S'agissant de la bataille pour l'emploi, il convient également de préciser quelques données. Les chiffres officiels publiés par l'INSEE font état d'un taux de chômage de 17 % de la population active. Ce taux, qui est notoirement à côté de la réalité, ne peut évidemment pas servir de fondement à l'action gouvernementale en matière de politique de l'emploi à Mayotte, politique qui se fait attendre sur notre territoire depuis des années.
Je me réjouis toutefois des avancées que nous avons enregistrées. Je pense notamment au dispositif d'exonération de charges qui a été étendu à Mayotte par de récentes ordonnances alors que, dans le même temps, les cotisations patronales et salariales sont en augmentation progressive sous la pression des demandes d'alignement des prestations sociales. L'efficacité de ces mesures d'exonération requiert de la visibilité.
Le dispositif de soutien à l'emploi ne pourra être complet et efficace qu'à l'issue de la réforme fiscale et douanière prévue pour le 1er janvier 2014. À la page 292 du document de politique transversale concernant l'outre-mer, je note que cet objectif est réaffirmé. À ce stade, il est souhaitable que les parlementaires, les maires et le conseil général soient associés à la réflexion sur la mise en place de la fiscalité locale si importante pour les finances de nos collectivités. Cette visibilité est également réclamée par tous les investisseurs qui souhaitent opérer à Mayotte. La population et les entreprises doivent commencer à être informées de ce qui se passera dans quatorze mois.
Je salue la volonté de relance de l'investissement public affirmée dans ce budget. Elle correspond à un engagement du Président de la République en faveur des outre-mer. Relancer la croissance dans nos collectivités d'outre-mer, c'est réaliser les investissements publics indispensables en termes de transports, de réseaux de télécommunication, notamment avec le haut débit. Mais relancer l'investissement public chez nous, c'est tout simplement parvenir à scolariser tous nos enfants à tous les niveaux en construisant des établissements scolaires de toute nature. Nous en sommes loin. C'est pourquoi l'action de l'Agence de l'outre-mer pour la mobilité est primordiale : il serait juste de préserver ses moyens.

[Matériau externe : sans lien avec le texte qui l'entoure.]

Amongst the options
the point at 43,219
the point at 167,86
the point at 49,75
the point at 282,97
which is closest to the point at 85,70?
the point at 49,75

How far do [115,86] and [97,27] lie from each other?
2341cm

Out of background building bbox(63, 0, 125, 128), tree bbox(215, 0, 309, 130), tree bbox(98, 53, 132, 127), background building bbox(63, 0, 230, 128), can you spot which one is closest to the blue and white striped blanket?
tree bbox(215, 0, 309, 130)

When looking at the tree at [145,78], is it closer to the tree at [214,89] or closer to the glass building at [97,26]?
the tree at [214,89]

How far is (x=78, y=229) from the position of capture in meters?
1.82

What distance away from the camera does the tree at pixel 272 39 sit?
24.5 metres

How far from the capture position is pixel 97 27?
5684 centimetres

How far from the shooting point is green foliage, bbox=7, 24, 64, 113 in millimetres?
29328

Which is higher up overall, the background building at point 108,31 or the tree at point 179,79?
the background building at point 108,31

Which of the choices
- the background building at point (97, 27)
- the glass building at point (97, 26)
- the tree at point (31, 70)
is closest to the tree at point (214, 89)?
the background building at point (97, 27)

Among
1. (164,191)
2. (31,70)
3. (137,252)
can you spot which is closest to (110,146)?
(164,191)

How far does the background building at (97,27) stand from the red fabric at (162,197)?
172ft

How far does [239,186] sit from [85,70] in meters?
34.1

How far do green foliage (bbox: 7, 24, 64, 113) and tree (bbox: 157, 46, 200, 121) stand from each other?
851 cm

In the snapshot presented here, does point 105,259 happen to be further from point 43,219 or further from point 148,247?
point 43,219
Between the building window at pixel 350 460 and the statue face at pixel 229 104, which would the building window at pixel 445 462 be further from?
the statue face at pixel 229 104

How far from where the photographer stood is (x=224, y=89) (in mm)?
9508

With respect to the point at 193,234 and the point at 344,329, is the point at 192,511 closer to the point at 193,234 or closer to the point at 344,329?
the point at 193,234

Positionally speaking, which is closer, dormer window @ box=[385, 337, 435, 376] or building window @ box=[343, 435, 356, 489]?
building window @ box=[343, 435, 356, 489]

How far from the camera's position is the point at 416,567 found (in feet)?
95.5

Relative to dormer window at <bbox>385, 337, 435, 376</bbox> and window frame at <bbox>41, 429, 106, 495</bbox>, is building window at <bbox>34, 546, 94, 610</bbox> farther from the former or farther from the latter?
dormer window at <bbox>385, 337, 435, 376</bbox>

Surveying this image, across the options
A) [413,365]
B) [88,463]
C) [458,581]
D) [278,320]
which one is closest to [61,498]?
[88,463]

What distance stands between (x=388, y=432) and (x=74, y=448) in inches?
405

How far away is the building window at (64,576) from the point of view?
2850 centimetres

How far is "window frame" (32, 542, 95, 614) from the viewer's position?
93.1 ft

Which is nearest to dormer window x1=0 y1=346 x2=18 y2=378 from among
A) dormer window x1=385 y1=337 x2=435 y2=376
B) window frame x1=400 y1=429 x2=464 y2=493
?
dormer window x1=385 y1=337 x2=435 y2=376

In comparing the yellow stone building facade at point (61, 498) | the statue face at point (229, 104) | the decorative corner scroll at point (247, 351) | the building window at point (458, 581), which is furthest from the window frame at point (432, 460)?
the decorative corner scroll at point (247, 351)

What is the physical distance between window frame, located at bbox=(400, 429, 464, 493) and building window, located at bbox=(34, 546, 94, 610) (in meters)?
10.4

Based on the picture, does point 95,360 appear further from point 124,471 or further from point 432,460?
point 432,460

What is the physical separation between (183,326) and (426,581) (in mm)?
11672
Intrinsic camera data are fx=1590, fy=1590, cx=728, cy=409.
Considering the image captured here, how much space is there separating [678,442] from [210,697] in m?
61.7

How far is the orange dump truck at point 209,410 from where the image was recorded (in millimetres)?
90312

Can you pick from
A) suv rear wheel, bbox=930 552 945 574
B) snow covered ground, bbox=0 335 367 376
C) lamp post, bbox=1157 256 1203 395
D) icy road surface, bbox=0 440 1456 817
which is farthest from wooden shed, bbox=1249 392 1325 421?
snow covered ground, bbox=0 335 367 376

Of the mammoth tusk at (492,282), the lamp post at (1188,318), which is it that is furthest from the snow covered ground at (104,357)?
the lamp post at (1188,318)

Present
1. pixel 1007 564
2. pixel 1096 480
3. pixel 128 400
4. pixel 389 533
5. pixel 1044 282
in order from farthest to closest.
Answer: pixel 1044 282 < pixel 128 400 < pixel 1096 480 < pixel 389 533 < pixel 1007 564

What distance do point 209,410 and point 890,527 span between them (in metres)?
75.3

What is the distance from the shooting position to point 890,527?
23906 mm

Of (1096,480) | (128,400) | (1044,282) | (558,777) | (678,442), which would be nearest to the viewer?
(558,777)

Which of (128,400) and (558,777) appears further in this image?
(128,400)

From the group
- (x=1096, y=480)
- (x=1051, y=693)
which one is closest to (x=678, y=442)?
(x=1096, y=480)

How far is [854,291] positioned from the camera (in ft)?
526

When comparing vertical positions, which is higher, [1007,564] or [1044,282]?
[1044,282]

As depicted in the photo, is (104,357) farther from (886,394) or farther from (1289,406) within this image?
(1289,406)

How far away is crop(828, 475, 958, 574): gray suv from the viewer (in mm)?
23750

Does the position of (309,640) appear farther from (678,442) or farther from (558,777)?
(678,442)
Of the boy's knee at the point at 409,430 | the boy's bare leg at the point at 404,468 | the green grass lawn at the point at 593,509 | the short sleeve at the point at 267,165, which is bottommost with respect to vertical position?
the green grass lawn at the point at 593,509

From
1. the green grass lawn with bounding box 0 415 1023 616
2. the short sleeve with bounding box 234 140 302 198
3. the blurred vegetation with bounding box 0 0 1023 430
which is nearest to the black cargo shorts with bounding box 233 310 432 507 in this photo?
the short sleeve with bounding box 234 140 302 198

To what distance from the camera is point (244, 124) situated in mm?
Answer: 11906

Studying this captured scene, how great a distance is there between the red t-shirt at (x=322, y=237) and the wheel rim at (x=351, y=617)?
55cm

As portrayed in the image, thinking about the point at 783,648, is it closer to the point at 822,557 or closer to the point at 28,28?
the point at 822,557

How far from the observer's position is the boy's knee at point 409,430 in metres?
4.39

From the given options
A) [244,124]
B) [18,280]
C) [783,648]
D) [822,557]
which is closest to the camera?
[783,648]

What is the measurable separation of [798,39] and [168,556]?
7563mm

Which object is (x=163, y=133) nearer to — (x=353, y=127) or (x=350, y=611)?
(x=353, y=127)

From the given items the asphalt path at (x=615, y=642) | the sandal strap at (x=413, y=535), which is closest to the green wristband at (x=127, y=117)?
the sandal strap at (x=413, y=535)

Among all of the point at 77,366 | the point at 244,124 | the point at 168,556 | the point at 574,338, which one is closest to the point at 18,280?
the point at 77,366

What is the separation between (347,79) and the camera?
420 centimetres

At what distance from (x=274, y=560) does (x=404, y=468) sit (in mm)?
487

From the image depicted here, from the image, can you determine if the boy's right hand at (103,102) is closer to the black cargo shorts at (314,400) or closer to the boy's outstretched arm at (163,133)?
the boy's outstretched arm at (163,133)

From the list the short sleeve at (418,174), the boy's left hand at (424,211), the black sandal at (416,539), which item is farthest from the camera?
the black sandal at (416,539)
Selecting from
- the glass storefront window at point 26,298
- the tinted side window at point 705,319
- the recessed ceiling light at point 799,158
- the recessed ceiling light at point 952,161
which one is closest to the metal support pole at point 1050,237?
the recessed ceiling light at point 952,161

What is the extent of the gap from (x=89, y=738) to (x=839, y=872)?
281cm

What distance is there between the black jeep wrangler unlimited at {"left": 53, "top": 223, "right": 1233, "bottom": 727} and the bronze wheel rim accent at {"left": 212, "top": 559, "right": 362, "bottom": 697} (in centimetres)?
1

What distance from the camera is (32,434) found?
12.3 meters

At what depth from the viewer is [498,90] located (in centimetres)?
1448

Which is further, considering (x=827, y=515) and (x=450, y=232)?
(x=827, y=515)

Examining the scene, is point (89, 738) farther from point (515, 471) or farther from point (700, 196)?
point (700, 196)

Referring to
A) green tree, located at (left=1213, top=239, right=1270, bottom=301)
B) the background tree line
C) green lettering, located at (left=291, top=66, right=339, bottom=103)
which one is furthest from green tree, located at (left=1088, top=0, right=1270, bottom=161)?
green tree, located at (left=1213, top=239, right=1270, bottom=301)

Au moment où nous examinons le projet de loi de finances pour 2013, qui marque le volontarisme du Gouvernement à l'égard de l'outre-mer, au moment où nous nous apprêtons à décider de mesures nouvelles qui devront, pour certaines d'entre elles, être mises en oeuvres en partenariat avec nos collectivités locales, je voudrais rappeler que le redressement financier du département de Mayotte dans un dialogue constructif entre l'État et le département est un impératif économique et social sans lequel l'exécution budgétaire d'un certain nombre de ces mesures serait compliquée, à l'exemple de l'exécution acrobatique de l'actuel contrat de projet État-Mayotte 2008-2013. (Applaudissements sur les bancs des groupes SRC, GDR et UDI.)